The results showed in Table 5 show clearly that as long as a parameter is removed from the model, the condition number of the Jacobian reduces as well. The model with 18 parameters presented a condition number below 100 in the sequence. That coincides with the smallest average position error.
However, the precision of the calibrated model has to be checked moving the robot to other points than the ones at which the measured points were collected. Therefore, the accuracy evaluation step is to correct the nominal model using the parameter errors obtained from the calibration routine and to proceed the measurement process at other locations, but calibrating only the first six parameters of the model, i.e., only the robot base parameters.
The robot was evaluated at another quadrant of the workspace, far from the region at which it had been previously calibrated. The results shown in Table 6 demonstrate that the highest accuracy had been obtained using the model with 18 parameters. One can realize that the robot's position accuracy had improved each time that a parameter had been removed, and started decreasing when the number of parameters was below 18. This behaviour clearly agrees with the mathematical concepts of completeness and minimality, which means that too many parameters produce redundancies in the kinematic model and using fewer parameters than is necessary cannot model the robot's geometry completely.
Statistics of the calibration evaluation procedure, with robot joint positions other than the ones used to calibrate the model, within another quadrant of the workspace.
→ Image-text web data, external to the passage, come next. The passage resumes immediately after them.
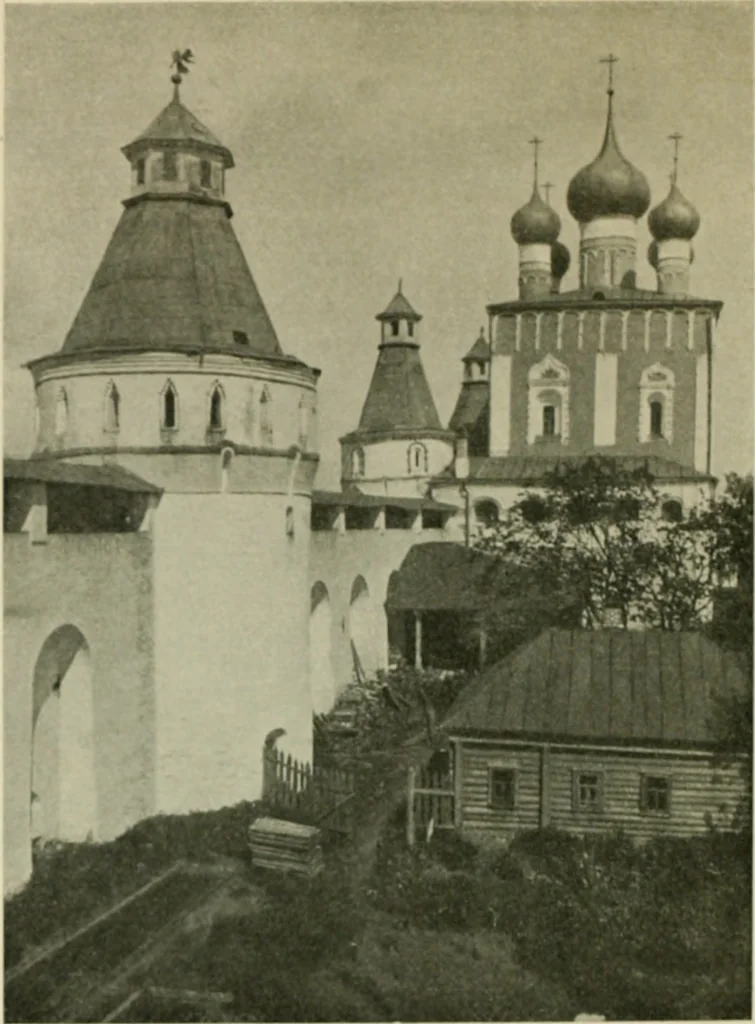 An illustration from Rostov Veliki. Uglich, 1913, leaf 99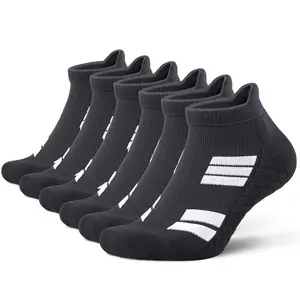 6 Pairs of Unisex SportsSocks,Suitable for Outdoor TravelCycling Hiking Climbing BasketballBaseball Running,Best HalloweenChristmas Gift for Men WomenSweat Absorbent Comfort Fit Casual Socks Sporty Sock Design year-round use chicken leg sock dark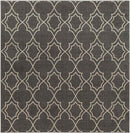 Liam Cottage Black Area Rug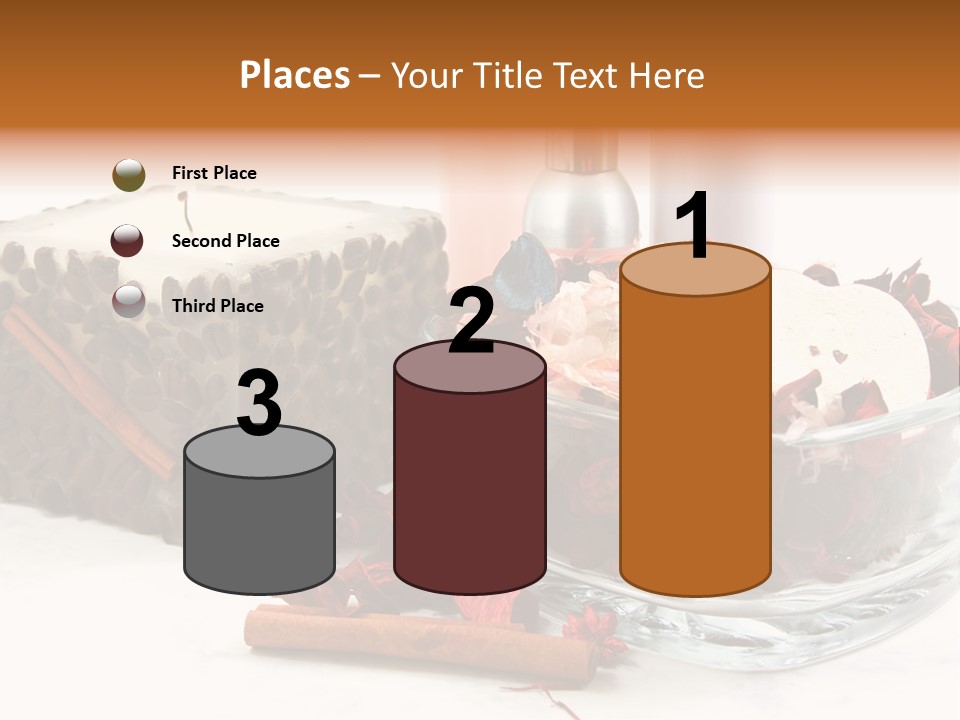 Care Aromatherapy Petals PowerPoint Template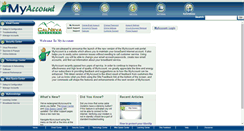 Desktop Screenshot of myaccount.calneva.org
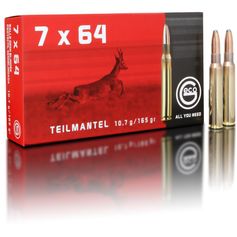 BALLES 7X64 TM 10.7G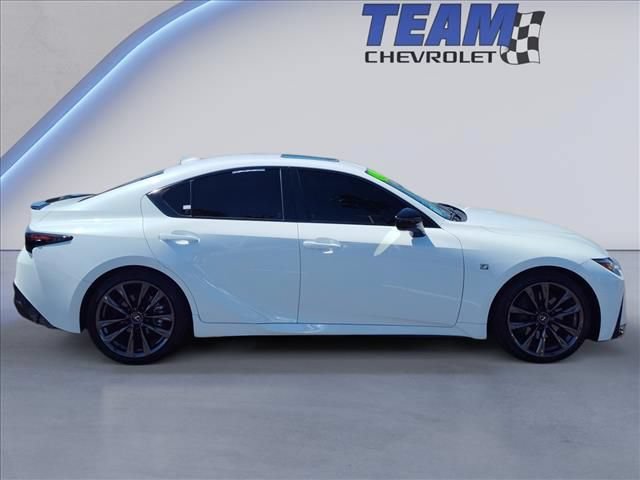 Used 2025 Lexus IS 350 F Sport w/ Accessory Package RWD image 4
The parameter optimization scheme had been proved to be successful, pinpointing the optimal error parameter vector to be identified in order to improve the robot's accuracy.
8. Conclusions
This article presented a robot constructed to repair hydraulic turbine defects by welding in layers automatically by using a 3D surface map acquired from a specialized vision sensor. The discussion focused on the kinematic model, the algorithm to perform the iterative inverse kinematics and the mathematical procedure for parameter-identification optimization of the robot's calibration system.
Experimental results showed that the iterative algorithm for inverse kinematics is very efficient, converging to the solution in three to four iterations and showing very good tracking. Experimental work with welding in straight lines also proved the reliability of the solution. The mathematical scheme to find the optimal set of geometric parameters for robot calibration proved to be efficient and simple, able to find the best set of geometrical parameters to be identified by the robot's calibration procedures, leading to the best accuracy for the robot model among all possible parameter sets.
Footnotes
9. Acknowledgements
This work had been supported by ELETRONORTE (Electrical Power Plants of the North of Brazil) and FINATEC (Foundation for Scientific and Technological Enterprises).